Instrucción escrita 1 ▸
Según el fragmento sobre John Holloway, ¿qué editorial publicó Crack Capitalism y en qué año?
Instrucción escrita 2 ▸
Transcribe sin cambios la parte del fragmento sobre John Holloway que empieza en las palabras "El último trabajo" y termina después de "el cambio revolucionario.".

El último trabajo del sociólogo radical y escritor anticapitalista John Holloway, Crack Capitalism (Pluto Press 2010), continúa explorando los temas fundamentales de cómo combatir mejor el capitalismo y cambiar el mundo de un nuevo modo. Siguiendo el tema de su libro Cambiar el mundo sin tomar el poder: el significado de la revolución hoy, ampliamente leído y objeto de polémicos debates, Crack Capitalism explora una pregunta clave: ¿qué debe hacerse ahora? El periodista de Upside Down World Ramor Ryan dialoga con John Holloway en México sobre los movimientos sociales en América Latina y el siempre presente potencial para el cambio revolucionario.

Datos sin procesar ▸

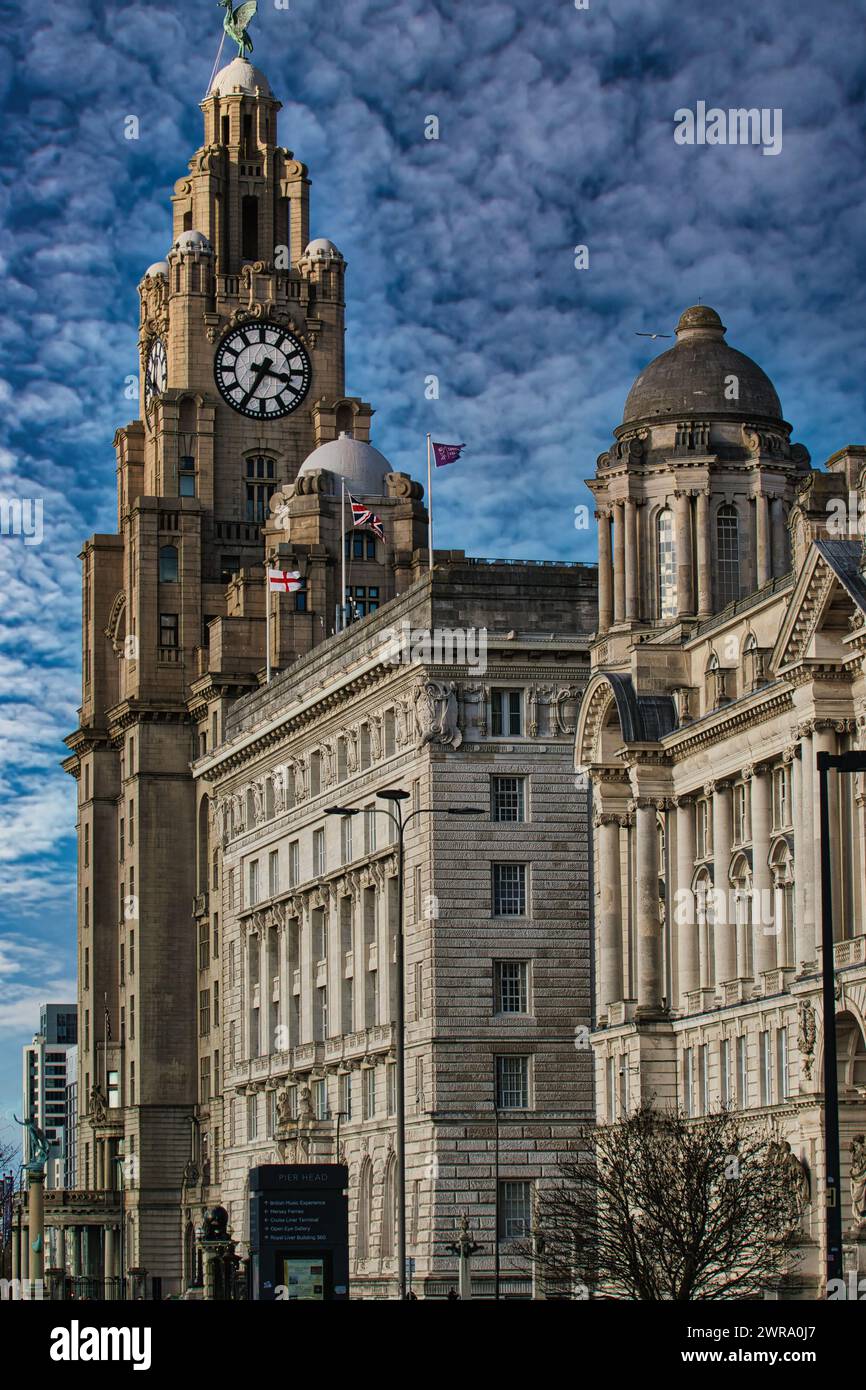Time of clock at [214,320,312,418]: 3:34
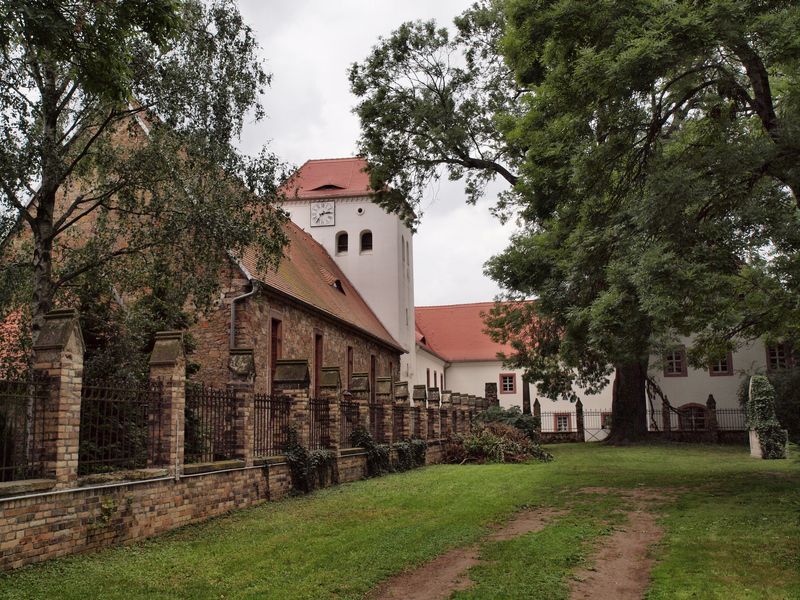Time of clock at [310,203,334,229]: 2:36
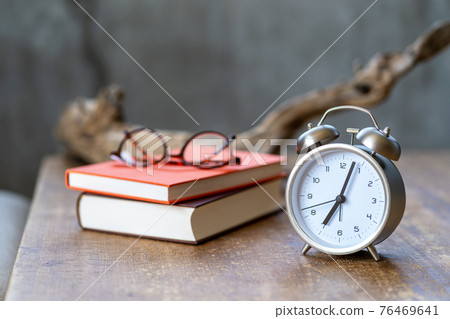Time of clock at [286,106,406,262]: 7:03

Solución 1 ▸
Lo publicó Pluto Press en 2010.

Solución 2 ▸
El último trabajo del sociólogo radical y escritor anticapitalista John Holloway, Crack Capitalism (Pluto Press 2010), continúa explorando los temas fundamentales de cómo combatir mejor el capitalismo y cambiar el mundo de un nuevo modo. Siguiendo el tema de su libro Cambiar el mundo sin tomar el poder: el significado de la revolución hoy, ampliamente leído y objeto de polémicos debates, Crack Capitalism explora una pregunta clave: ¿qué debe hacerse ahora? El periodista de Upside Down World Ramor Ryan dialoga con John Holloway en México sobre los movimientos sociales en América Latina y el siempre presente potencial para el cambio revolucionario.